In May, gold rallied from 1169 to 1232. This rally broke above the moving averages and brought the RSI back above 70. Now, price has retreated but is hovering above 1200 and the 200- and 100-period simple moving averages (SMAs). The RSI is around 40. If the market is to maintain the prevailing bullish outlook, gold should hold above 1200 and the RSI above 40. Then a break above 1215 should put pressure on the 1232 high with risk of breaking higher. However a break below 1190, or even just 1195 should clear the noted support factors and open up the 1169-1170 lows again.

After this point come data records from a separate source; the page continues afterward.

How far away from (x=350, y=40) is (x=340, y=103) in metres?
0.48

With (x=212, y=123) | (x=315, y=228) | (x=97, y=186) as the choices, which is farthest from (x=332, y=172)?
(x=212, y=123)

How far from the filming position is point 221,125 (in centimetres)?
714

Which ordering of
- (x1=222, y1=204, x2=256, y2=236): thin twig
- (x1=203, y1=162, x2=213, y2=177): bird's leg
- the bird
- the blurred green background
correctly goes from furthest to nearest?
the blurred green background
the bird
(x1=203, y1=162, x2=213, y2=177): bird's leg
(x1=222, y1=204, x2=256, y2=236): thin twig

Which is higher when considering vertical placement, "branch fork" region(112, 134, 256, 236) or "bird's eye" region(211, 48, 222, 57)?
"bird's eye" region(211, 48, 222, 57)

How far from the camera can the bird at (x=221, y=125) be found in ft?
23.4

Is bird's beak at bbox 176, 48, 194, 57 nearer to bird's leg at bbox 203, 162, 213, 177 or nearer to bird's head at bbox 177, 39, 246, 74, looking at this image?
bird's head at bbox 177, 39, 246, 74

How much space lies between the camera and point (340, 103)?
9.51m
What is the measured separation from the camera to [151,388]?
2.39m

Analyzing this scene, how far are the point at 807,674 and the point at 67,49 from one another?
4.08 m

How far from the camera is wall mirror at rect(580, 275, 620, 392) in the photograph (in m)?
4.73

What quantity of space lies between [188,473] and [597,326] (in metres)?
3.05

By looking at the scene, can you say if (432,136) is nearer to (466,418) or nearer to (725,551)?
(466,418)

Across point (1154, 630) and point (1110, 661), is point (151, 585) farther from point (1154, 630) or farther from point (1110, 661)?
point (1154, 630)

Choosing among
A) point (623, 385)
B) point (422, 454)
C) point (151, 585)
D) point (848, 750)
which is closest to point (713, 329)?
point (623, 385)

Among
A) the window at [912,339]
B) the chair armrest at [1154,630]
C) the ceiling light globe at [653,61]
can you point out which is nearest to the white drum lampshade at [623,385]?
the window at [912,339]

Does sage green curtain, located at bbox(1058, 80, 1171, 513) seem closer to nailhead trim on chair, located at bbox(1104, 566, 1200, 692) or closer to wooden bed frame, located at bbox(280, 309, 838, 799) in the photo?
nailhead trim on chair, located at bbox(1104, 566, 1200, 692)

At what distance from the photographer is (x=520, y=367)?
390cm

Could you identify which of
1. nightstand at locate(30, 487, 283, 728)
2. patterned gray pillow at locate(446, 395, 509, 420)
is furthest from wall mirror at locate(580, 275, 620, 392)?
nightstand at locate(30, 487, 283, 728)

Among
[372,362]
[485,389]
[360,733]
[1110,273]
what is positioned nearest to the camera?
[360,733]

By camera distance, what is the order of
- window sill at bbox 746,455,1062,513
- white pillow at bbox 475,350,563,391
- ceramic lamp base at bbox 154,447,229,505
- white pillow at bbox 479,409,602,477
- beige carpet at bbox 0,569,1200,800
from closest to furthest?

If price does go back towards the 1170 low, the prevailing down trend since 2014, and going back to 2011 might be revived. So if gold starts anchoring below 1200, the downside risk extends beyond 1170, towards the 1143 low on the year and the 1130 low from 2014.
Silver has recently made a key Silver in a Major Triangle Breakout to the Upside. Since that breakout, price has retreated from 17.77. In the 4H chart we can see a market that is shifting into a bullish trend as the moving averages started to slope up and get into bullish alignment.
The RSI has tagged above 70 and is so far above 40, which reflects maintenance of the bullish momentum. Indeed as silver hovers above 17.00, it remains bullish. Just below are some key support factors from the previous resistance pivot at 16.77 down to another resistance pivot around 16.56. Here we also see a rising trendline from 15.60 might challenge a bearish attempt. A break below 16.50 should put away the bullish outlook and put the 15.60 level in sight, with risk of breaking lower towards the 15.29 low in March, and possibly the 2014-low at 14.65.